Salı, Ağustos 10, 2021

Jungle Cruise


Disney'in ikinci bir "Karayip Korsanları" denemesi yapmış olduğu "Jungle Cruise" geçen yüzyılın başlarında Amazon'daki mitik bir ağacın peşine düşen bir grup insanın öyküsünü anlatıyor. Emily Blunt günümüzün Hollywood'undan beklenecek şekilde erkekler tarafından kaale alınmamasına rağmen herkesin kendisinden beklemediği şeyleri başaran yeni bir wonder woman iterasyonu olan Lily'yi canlandırmakta. Hatta filmin woke duruşu daha da belli olsun diye gene toplumun tüm baskılarına rağmen Lily'nin cesurca sahip çıktığı gay bir erkek kardeşi bile tahsis edilmiş. Başka bir oyuncunun elinde sinir bozucu olabilecek bu karakteri neyse ki Blunt sempatik bir şekilde portrelemeyi başarıyor. Senaristlerin de komple hakkını yemeyelim, benzerlerinin aksine hata ve kusurlardan uzak olmayan, kafayı tümüyle erkekleri alt etmekle bozmamış, daha ayağı yere basan bir karakter Lily.  Temel derdi mevzu bahis mcguffini ele geçirip insanlığa bir fayda dokundurmak. Bu noktada yolunun kesiştiği isim ise Amazon nehrinden teknesi ile rehberlik yapan Frank (Dwayne Johnson) oluyor. Eli paraya sıkışık olduğu için bu yabancı kadına da rehberlik etmeyi kabul eden Frank'in göründüğünden daha derinlikli bir geçmişi olduğunu film ilerledikçe öğreniyoruz. Bir de Jesse Plemons'ın hayat verdiği nazi subayı var, bunlarla aynı şeyin peşinde olan. O dönemde geçen bir film yapıp da nazi koymazsak ayıp olur diye düşünmüşler herhalde. 

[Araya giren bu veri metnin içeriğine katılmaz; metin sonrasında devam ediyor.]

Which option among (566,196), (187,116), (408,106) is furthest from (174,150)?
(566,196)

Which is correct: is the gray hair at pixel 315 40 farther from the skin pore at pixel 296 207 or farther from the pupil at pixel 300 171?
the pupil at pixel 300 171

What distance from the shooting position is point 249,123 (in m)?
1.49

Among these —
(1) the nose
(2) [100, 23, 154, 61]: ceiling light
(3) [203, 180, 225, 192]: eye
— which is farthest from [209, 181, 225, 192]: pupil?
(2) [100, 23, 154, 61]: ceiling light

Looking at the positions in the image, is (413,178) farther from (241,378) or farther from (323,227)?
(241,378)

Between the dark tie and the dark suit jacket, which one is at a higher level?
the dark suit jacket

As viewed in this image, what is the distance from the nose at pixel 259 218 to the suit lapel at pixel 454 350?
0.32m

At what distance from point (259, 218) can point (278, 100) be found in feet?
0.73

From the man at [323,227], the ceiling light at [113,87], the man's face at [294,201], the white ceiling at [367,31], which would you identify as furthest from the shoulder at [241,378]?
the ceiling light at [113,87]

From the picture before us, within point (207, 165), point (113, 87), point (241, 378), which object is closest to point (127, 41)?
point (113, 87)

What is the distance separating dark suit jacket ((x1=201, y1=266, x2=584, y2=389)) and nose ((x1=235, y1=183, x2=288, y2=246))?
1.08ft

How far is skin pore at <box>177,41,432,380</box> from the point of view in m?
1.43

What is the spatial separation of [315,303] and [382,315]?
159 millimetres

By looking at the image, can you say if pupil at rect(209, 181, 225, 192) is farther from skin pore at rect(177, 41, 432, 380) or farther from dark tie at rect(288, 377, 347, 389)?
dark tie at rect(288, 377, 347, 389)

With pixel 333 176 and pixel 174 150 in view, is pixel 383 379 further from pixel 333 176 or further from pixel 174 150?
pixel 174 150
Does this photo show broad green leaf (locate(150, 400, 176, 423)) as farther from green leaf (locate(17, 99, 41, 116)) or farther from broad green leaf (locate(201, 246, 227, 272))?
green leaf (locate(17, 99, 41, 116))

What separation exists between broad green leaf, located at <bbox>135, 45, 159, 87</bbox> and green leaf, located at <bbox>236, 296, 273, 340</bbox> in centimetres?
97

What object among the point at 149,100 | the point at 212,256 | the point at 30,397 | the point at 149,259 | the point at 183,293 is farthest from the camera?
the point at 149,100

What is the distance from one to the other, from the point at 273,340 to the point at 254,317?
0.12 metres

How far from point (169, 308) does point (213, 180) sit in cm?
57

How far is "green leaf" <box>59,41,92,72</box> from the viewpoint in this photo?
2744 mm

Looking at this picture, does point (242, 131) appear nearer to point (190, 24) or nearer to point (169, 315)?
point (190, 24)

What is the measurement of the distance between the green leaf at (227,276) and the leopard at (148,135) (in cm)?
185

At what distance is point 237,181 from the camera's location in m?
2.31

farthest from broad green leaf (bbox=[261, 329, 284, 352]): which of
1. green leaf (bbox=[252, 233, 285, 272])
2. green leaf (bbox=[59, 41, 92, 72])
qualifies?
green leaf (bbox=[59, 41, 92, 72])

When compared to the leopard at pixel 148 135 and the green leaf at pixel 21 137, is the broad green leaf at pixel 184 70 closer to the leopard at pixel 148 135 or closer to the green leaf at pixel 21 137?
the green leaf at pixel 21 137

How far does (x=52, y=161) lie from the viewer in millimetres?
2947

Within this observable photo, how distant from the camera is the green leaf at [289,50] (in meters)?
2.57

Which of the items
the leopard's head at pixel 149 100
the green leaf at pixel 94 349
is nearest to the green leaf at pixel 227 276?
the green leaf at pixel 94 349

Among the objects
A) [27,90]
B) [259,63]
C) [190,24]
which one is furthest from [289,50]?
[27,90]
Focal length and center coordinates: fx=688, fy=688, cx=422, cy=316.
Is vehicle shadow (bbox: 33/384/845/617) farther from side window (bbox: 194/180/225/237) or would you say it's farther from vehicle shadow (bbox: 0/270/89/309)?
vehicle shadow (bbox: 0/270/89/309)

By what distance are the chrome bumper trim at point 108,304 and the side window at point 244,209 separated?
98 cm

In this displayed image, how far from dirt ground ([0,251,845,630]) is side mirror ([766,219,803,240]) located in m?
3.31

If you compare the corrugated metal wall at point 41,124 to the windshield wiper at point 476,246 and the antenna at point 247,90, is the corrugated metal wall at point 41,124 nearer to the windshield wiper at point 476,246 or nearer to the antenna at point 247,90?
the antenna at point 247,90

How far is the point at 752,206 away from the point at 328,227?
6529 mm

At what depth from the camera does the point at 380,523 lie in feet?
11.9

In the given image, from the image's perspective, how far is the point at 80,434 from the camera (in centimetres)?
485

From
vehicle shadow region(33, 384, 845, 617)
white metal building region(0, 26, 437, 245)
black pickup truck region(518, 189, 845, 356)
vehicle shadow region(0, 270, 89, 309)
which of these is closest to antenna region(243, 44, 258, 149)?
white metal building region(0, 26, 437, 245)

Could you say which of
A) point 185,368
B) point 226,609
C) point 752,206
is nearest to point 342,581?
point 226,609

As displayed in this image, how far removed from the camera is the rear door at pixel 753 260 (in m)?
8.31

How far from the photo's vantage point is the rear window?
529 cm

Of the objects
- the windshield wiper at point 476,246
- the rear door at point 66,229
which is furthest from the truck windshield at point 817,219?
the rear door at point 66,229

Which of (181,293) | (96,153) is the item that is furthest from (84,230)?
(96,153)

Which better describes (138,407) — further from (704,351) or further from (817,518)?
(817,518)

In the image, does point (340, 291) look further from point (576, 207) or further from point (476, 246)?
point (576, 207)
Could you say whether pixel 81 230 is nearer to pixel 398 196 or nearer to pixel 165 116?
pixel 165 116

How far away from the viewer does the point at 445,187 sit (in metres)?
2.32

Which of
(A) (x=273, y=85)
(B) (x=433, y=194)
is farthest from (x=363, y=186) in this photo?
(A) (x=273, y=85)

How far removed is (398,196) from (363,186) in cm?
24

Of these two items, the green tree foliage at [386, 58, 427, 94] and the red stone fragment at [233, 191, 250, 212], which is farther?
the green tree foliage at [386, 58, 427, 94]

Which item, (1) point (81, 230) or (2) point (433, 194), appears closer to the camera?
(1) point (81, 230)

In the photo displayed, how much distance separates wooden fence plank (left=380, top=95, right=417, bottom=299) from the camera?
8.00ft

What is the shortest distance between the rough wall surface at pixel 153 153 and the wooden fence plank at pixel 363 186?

Filmin konusu oluşturan mitik hazine vs. kısmı son derece unutmaya müsait ama neyse ki yazar kadrosu her bir karakteri birbirleriyle etkileşimleri üzerinden kanlı canlı hale getirmek için elinden geleni yapıyor, kaliteli oyuncu kadrosunun da yardımıyla büyük ölçüde başarılı da oluyorlar, özellikle Jesse Plemons. Son yıllarda gitgide daha da ön plana çıkmaya başlayan aktör son zamanların en sempatik kötü adam portrelemelerinden birine imza atmış (Jack Whitehall'un karakteri ile girdiği jungle juggle diyalogu bunun zirvesini oluşturuyor). Blunt ve Johnson romantik bir ikili olarak en ufak bir kimyasal uyumları olmasa da bir komedi ikilisi olarak bir hayli başarılılar. O derece ki film bittiğinde kendimi bu iki karakter tekrar izlemek isterim diye düşünürken buldum. Seçilen tarihsel arka plan da filme bir egzotiklik katıp cazibesini arttırıyor, esin kaynağı olarak aldıkları Indiana Jones serisini iyi çalıştıkları aşikar. Son 15 yılın en tutulan janr yönetmenlerinden biri haline gelen Jaume Collet Serra eğlenceli bir film yapmayı başarmış. Filmin çok eleştirilen CGI ağırlıklı oluşu beni çok germemiş olsa da doğal setlerde çekilseymiş daha etkileyici bir filme imza atılacakmış orası kesin. En azından, madem Edgar Ramirez ve ahfadından müteşekkil kötü adam grubunu tümüyle CGI yaptınız, en azından setler olsun tümüyle efekte yaslanmasaymış diye düşünmeden edemiyor insan


Filmin ilk saniyelerinden itibaren kulağınıza elen melodi tanıdık gelirse şaşırmayın, evet filmin müziklerini besteleyen James Newton Howard Metallica'nın "Nothing Else Matters" isimli klasiğini film için uyarlamış. Görünüşe bakılırsa Disney'deki patronlardan birinin hayaliymiş bir Disney filminde Metallica müziğine yer vermek, "Jungle Cruise"un bunun için en ideal seçenek olduğuna kanaat getirmiş ne hikmetse. Filmin title sekansı ile ortalardaki uzun flashback sekansında duyulabilen iki ayrı versiyon bestelemiş James Howard ve ikisi de bir hayli başarılılar. Diğer taraftan filmin konusu olsun seçtiği tarihsel fon olsun en ufak bir ilgisi olan bir parça olmaması itibariyle de bir hayli garabet bir durum oluşturmuş şarkının kullanımı. İlginç işler.